唐獅子

ひさびさに上野に行き展覧会。国立博物館の「皇室の名宝」展第一期、これは電車の広告などで夏ぐらいからさんざん宣伝していたので、狩野永徳の例の『唐獅子図屏風(右隻)』くらいはぜひ見ておかないとなあ、と思って行った。いろいろあって午後からいったので、展覧会場のなかはけっこうな人出で、特に伊藤若冲の作品のまえは人の頭ばかりで落ち着いてみることができない。
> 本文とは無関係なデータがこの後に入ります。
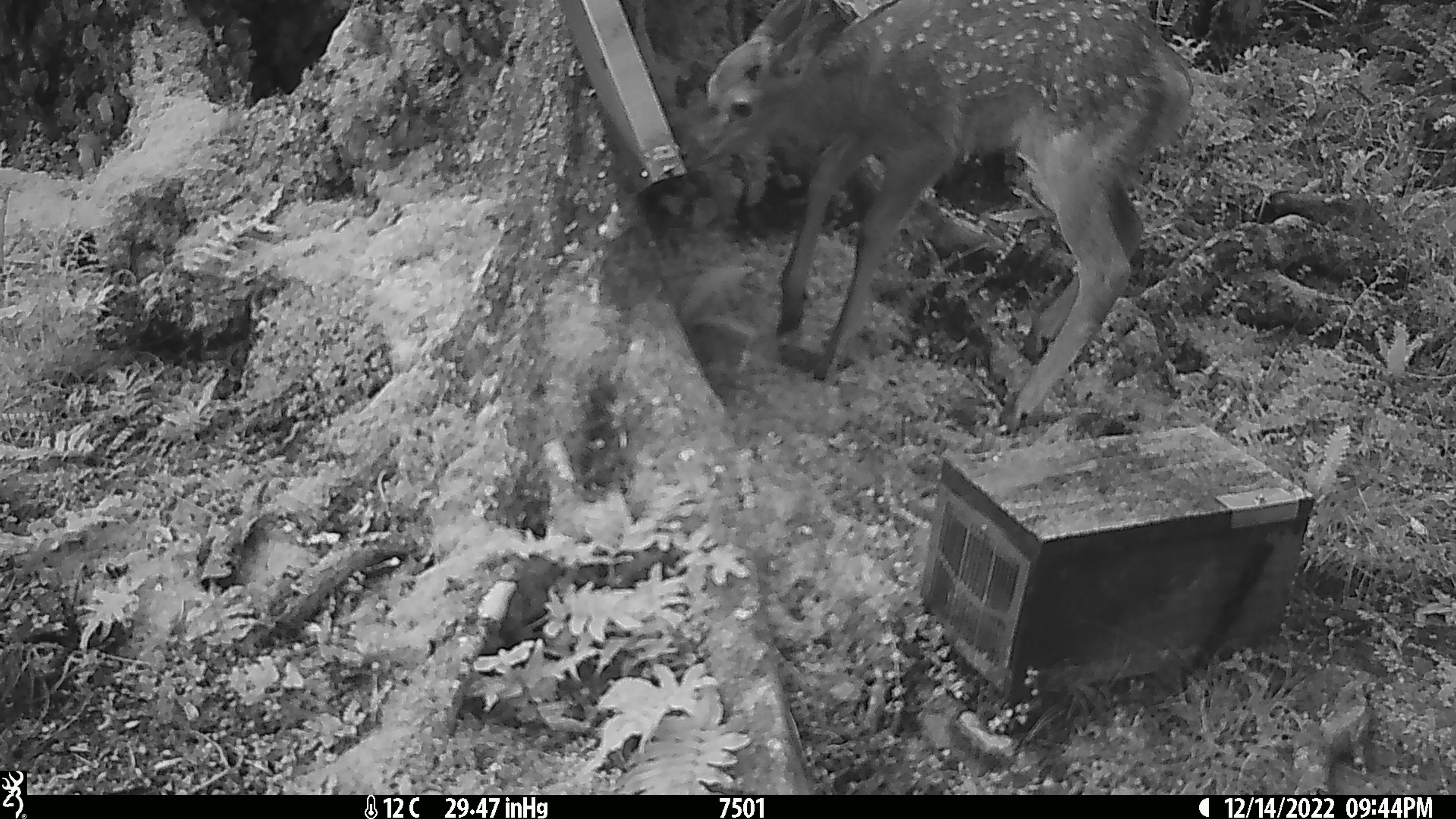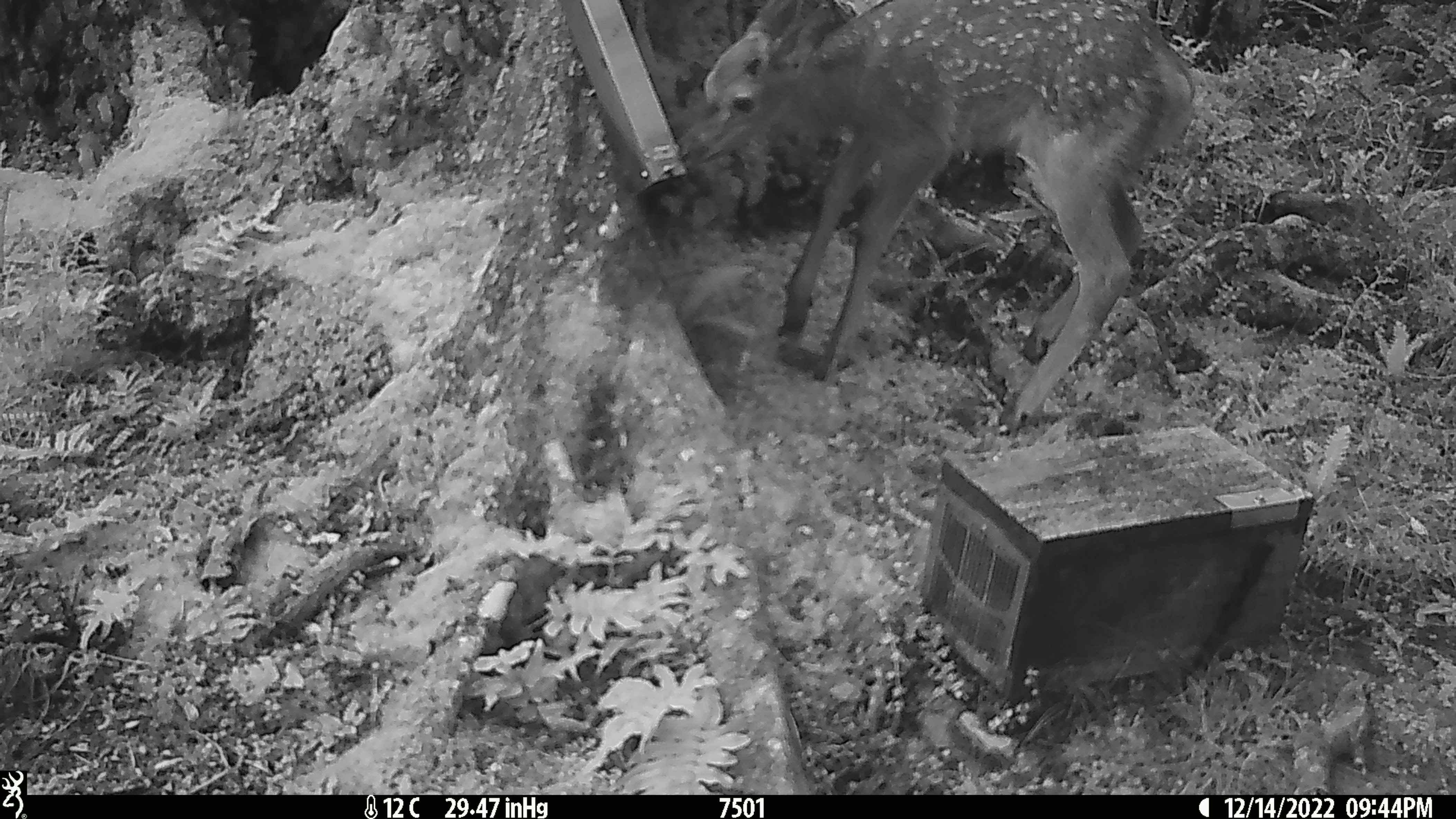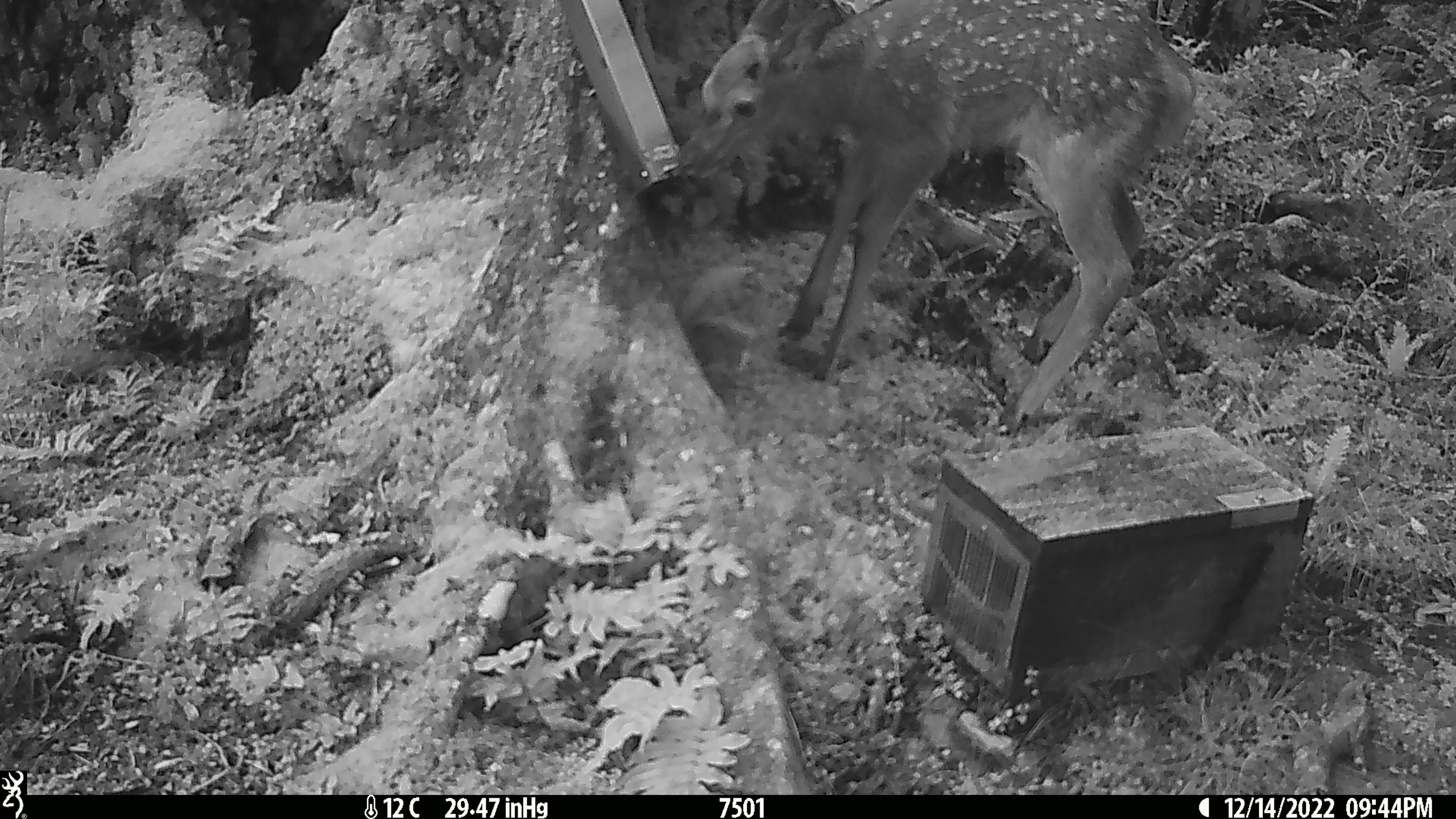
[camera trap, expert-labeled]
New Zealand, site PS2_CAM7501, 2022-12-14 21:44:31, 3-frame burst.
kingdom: Animalia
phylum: Chordata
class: Mammalia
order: Artiodactyla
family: Cervidae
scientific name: Cervidae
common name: deer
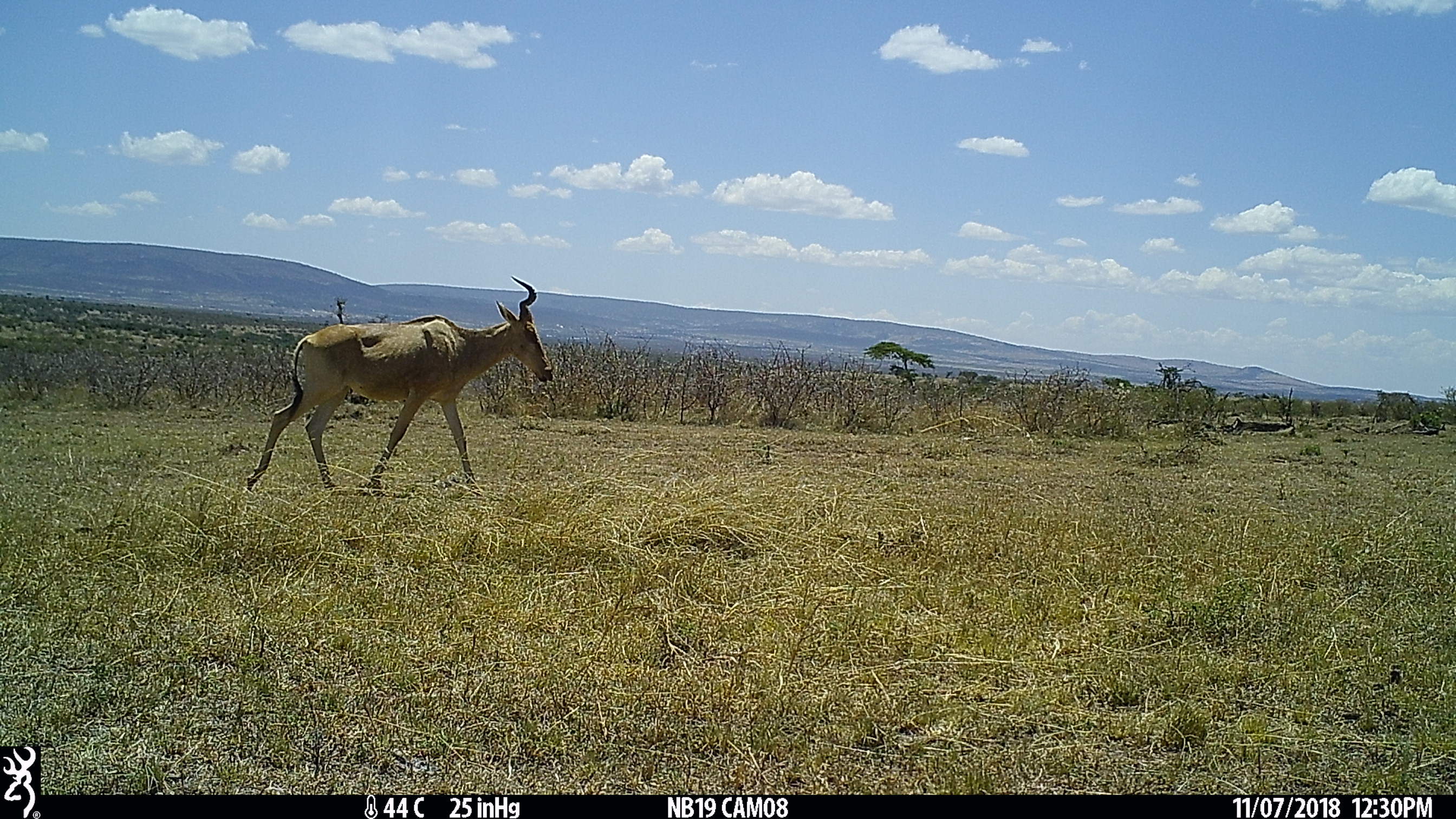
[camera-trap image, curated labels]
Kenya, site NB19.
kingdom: Animalia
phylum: Chordata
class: Mammalia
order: Artiodactyla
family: Bovidae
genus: Alcelaphus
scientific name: Alcelaphus buselaphus cokii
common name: coke's hartebeest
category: hartebeest cokes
若冲については、例の『奇想の系譜』の初版が出たのが1970年だそうで、一般の人気が爆発したのは2000年の京都での展覧会だったという。もはや今では押しも押されもせぬ江戸絵画の大家になった観がある。僕は京都のやつは行っていないけど、2006年のプライスコレクションは見ていて、いわゆる「奇想」の面白さ(若冲だけではなくて、蕭白とか蘆雪とかも)は堪能した覚えがある。『動植綵絵』ははじめて。だが、ものすごい人気にはちょっとひいてしまう。たしかに凄い技量の画家だが、その凄みにはやや人を怯ませるものがあるような気がする。もっとユーモア精神に富んだ作品だと、そういう「渾身」という感じの身振りから少し力が抜けて、もっといい感じになると思うんだけどねえ。そういう意味で、『野菜涅槃図』みたいなもののほうが僕は好きです。


対して、永徳の屏風は想像していた以上に大振りかつ無骨な筆遣いでいかにも「武士」という感じでたのもしいほどに無意識、酒井抱一の『花鳥十二ヶ月』は相変わらず肩の力の抜けた優雅さ(とりわけ、柿を描いた10月の軸がよかった)、ひさびさによい日本画を見た気になる。展覧会自体はというと、後半部分はほとんど皇室所蔵のお宝ばかりで、象牙を彫って作った人形とか、巨大なガラスの器とか、ものすごいお高いのでしょうが、いまのところ工芸品にはそれほど関心はないので、軽く流す。たぶん永徳の唐獅子が一番の見もの。帰りに公園をつっきると、大道芸のフェスティバルをやっていてなかなかの賑わい。最寄駅まで戻って近くのイタリア料理屋(D's食堂)で晩御飯。おいしい。